Auckland's trees 'decimated' since cost-saving 2012 RMA changes, arborist warns

July 28, 2020

Zane Wedding says not only are people cutting down many mature trees needlessly, they’re also doing it dangerously.

An arborist with 20 years of experience says Auckland's mature urban trees have been "decimated" since cost-saving Resource Management Act changes came into effect in 2012.

The previous Government enacted changes to the RMA which remove blanket protections on urban trees, and the Ministry for the Environment says it was because the cost of getting resource consent to cut them down was too high.

"The intent was to reduce high transaction costs caused by the large number of resource consents required due to blanket tree protection rules in urban environments," the ministry's background document reads.

As a result, Auckland's Tree Council organisation warned in 2017 that up to a third of all of Auckland's trees had been cut down in the five years following the removal of the restrictions.

The issue has come to the fore again over the past week, with protestors fighting against the felling of several large native trees on a section in Avondale on Canal Road - with some even occupying the trees to prevent the chainsaws.

Community groups are protesting the removal of several native trees on Canal Road by developers.

Speaking this morning to TVNZ1's Breakfast programme, arborist and Manukau Institute of Technology lecturer Zane Wedding said New Zealand urgently needs blanket tree protection restored.

Mr Wedding said it wasn't only about the trees being removed, but about the un-regulated "cowboy" arborists who had sprung up since the protection was removed.

"When the RMA was slashed, that protection was completely dissolved, and what that's led to is the decimation of Auckland's tree canopy and the degradation of my industry," Mr Wedding said.

"As a person who works on the coal face and has worked within Auckland for the last 20 years maintaining and looking after these trees, in the last 10 years it is undeniable how many mature trees are being removed and being removed for no reason."

Mr Wedding said developers who had protected trees on their sites had sprung at the chance to remove them as soon as the changes were made, because it was the "easiest and cheapest" option for them.

"They knew those trees were protected prior to the blanket tree protection being removed - and now that it's gone, so are the trees," he said.

"As an arborist, I see that every single day."

Mr Wedding said that the changes made to the RMA have also led to a lower quality of arborist popping up.

"The way it used to work, under the blanket tree protection, was that you had to apply for resource consent, and you also had to have a standard of qualified arborist that undertook that work.

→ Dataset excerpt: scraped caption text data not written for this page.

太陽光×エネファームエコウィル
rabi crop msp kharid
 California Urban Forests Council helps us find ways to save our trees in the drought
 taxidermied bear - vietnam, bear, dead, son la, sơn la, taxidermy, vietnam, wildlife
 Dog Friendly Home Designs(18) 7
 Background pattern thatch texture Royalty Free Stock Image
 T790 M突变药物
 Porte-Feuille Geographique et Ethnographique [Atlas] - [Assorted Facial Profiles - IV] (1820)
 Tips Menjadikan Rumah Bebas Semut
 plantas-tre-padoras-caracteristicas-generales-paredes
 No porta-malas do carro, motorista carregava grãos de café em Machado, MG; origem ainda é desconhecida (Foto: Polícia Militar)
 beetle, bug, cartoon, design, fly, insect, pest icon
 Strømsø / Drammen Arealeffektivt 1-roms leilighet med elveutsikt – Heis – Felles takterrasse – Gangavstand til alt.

When it was deregulated, all of those things fell away," he said.

"It led to the rise of any person who had a chainsaw calling themselves an arborist."

Mr Wedding said he had inspected the site on Canal Road and found "so many approved code of practice violations".

"It really is dangerous - and it's undercutting the professional arborist who follow all those regulations.

Steve Abel leapt into one of the trees on Canal Street, Avondale, as contractor felled a tree nearby, sending police scrambling.

"I feel sorry for the trees, I really do, but I also feel sorry for the arborists who are trying to uphold best practice and they're being undercut by these people who have been allowed into the industry by deregulation - and it's a terrible thing out there.

"There needs to be some form of tree protection put back - not just in Auckland, but across New Zealand.

"There wouldn't be a viewer out there today who hasn't seen a mature tree come down in their neighbourhood lately and there's just nothing that we can do about it."

Mr Wedding said he understood that space needs to be made for housing, but said that "we can't let the housing crisis affect the current climate crisis that we've got".

"You can't actually plant a mature tree - an 80-year-old, 100-year-old tree. It speaks volumes about our society," he said.

"If we're the type of people who are going to invest in preserving and protecting our native taonga, that speaks volumes about where we are at as a country.

"The difference between New Zealand and New York is that when you look out your window you see native foliage - when you go to a place like that, you have to go to a park to see a tree.

"That's not the New Zealand that I know - and I don't ever want to know New Zealand to be that way."